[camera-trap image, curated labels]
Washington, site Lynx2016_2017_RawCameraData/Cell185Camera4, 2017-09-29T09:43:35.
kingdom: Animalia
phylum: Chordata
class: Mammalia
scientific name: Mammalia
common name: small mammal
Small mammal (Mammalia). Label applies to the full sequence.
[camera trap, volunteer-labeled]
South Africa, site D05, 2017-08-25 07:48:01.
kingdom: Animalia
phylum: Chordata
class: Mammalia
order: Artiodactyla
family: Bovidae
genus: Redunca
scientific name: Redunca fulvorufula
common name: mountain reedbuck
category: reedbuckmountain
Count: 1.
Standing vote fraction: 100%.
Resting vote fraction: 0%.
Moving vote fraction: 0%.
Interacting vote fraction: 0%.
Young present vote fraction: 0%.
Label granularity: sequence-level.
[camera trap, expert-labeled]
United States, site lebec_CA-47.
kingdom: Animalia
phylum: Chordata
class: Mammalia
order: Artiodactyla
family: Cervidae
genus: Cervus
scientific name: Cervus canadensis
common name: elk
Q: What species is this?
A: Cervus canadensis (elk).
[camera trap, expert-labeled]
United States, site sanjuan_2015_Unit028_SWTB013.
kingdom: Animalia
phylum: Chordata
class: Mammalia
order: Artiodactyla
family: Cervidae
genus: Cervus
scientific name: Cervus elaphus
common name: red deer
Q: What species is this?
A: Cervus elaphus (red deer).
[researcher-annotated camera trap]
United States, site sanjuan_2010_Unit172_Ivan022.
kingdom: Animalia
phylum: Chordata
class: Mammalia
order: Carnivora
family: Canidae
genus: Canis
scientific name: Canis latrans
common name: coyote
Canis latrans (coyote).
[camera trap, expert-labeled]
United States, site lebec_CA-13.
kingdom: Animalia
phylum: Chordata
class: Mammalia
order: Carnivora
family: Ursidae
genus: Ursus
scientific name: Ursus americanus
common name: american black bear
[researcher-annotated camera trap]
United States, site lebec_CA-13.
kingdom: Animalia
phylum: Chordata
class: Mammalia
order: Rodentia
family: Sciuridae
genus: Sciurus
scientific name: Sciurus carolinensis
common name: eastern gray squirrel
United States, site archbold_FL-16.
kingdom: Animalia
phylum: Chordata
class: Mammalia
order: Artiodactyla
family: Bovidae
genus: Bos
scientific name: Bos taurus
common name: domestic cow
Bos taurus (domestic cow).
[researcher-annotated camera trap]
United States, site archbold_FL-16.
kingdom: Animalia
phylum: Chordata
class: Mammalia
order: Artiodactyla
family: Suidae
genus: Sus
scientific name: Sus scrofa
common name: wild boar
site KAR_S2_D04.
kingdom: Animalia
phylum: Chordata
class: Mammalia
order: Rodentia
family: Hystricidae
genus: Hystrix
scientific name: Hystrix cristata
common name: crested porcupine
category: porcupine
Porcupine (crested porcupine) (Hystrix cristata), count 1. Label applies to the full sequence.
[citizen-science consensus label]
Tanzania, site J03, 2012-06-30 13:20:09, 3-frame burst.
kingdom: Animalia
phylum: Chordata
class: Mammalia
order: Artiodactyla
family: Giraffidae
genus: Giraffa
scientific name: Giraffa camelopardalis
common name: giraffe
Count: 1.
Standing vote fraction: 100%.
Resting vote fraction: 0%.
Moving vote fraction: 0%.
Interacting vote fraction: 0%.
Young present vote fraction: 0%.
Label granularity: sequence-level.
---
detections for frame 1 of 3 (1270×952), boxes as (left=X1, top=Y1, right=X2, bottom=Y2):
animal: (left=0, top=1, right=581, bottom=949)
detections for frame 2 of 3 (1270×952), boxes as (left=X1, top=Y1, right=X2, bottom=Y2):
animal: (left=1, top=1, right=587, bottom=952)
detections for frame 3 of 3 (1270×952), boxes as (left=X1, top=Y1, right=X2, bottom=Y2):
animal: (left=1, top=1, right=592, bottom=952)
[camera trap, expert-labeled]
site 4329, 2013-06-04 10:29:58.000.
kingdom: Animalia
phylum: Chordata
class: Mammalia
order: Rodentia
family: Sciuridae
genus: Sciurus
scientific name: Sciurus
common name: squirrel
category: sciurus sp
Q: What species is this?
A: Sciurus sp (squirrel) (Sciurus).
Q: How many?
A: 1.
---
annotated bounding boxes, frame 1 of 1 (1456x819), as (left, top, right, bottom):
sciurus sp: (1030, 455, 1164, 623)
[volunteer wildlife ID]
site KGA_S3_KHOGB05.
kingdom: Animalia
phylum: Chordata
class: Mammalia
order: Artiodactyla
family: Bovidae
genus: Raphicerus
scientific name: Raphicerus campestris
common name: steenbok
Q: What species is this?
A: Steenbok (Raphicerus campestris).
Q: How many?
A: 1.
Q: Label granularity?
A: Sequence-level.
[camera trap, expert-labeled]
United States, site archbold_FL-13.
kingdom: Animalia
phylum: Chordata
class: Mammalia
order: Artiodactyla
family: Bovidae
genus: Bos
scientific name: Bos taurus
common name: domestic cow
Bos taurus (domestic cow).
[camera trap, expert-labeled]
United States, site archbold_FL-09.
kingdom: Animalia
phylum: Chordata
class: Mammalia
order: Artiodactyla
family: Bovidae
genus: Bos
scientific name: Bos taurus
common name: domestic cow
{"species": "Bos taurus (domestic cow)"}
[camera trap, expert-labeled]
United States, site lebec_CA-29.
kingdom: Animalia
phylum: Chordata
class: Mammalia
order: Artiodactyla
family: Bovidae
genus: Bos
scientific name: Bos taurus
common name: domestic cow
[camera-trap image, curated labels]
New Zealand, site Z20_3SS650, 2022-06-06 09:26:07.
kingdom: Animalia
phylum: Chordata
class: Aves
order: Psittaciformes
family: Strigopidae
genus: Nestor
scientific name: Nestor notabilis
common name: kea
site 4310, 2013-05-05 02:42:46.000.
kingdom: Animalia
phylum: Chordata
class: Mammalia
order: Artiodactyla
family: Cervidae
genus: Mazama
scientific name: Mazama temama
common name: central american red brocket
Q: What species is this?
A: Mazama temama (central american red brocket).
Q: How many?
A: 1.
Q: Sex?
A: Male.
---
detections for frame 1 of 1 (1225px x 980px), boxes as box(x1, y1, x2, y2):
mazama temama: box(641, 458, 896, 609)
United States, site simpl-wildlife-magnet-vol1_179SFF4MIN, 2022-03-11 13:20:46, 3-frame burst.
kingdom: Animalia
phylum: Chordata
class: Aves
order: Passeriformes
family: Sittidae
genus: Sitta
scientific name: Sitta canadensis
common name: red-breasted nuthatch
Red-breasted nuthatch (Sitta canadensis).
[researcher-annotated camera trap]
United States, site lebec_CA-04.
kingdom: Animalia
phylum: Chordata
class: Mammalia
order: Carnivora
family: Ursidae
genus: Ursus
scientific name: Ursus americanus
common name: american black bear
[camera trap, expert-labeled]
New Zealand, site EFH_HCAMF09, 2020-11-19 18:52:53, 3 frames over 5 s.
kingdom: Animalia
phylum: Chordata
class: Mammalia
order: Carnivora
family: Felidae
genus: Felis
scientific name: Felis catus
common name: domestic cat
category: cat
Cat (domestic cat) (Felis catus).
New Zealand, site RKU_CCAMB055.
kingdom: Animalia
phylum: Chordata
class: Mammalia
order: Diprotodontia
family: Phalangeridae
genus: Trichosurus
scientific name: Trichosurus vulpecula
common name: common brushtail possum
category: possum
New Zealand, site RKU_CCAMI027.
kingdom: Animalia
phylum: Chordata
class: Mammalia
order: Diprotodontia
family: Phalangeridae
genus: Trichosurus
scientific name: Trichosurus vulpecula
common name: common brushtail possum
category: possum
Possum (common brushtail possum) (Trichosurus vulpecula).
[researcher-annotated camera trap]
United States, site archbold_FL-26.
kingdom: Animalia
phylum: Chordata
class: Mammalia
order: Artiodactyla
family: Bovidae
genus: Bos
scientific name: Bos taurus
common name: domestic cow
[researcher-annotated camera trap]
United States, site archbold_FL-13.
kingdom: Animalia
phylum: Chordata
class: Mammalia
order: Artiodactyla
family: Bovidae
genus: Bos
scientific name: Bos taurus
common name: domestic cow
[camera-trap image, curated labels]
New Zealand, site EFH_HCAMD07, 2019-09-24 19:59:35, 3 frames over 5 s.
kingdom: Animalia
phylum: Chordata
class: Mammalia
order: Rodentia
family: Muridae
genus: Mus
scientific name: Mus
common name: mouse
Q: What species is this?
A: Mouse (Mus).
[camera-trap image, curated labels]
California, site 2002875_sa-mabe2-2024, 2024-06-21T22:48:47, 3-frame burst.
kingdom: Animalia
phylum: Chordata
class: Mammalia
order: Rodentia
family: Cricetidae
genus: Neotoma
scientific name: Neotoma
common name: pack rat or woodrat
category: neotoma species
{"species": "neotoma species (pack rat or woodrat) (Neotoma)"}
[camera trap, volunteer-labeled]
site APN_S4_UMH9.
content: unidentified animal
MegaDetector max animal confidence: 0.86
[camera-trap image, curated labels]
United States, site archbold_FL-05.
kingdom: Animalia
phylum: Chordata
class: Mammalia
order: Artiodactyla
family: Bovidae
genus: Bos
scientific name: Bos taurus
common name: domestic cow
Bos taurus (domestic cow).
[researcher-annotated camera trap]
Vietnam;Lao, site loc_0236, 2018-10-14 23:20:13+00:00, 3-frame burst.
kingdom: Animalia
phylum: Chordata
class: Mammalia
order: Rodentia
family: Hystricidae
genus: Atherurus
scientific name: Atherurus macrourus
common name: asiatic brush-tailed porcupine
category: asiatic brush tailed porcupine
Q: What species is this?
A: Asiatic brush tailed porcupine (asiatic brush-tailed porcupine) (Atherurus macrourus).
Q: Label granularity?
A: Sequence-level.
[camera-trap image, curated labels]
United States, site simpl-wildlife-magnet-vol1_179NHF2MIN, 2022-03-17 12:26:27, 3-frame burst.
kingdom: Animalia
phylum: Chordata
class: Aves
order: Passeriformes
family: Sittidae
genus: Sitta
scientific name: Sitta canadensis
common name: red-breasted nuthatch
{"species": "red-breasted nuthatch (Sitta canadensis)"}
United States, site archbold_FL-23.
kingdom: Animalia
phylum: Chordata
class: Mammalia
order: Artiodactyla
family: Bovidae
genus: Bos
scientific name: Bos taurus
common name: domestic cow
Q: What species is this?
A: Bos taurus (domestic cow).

** Task goal **
Your task is to reproduce the entries exactly, starting at the first line and ending with the line containing "category: reedbuckmountain".

** Reply to the task **
[camera-trap image, curated labels]
Washington, site Lynx2016_2017_RawCameraData/Cell185Camera4, 2017-09-29T09:43:35.
kingdom: Animalia
phylum: Chordata
class: Mammalia
scientific name: Mammalia
common name: small mammal
Small mammal (Mammalia). Label applies to the full sequence.
[camera trap, volunteer-labeled]
South Africa, site D05, 2017-08-25 07:48:01.
kingdom: Animalia
phylum: Chordata
class: Mammalia
order: Artiodactyla
family: Bovidae
genus: Redunca
scientific name: Redunca fulvorufula
common name: mountain reedbuck
category: reedbuckmountain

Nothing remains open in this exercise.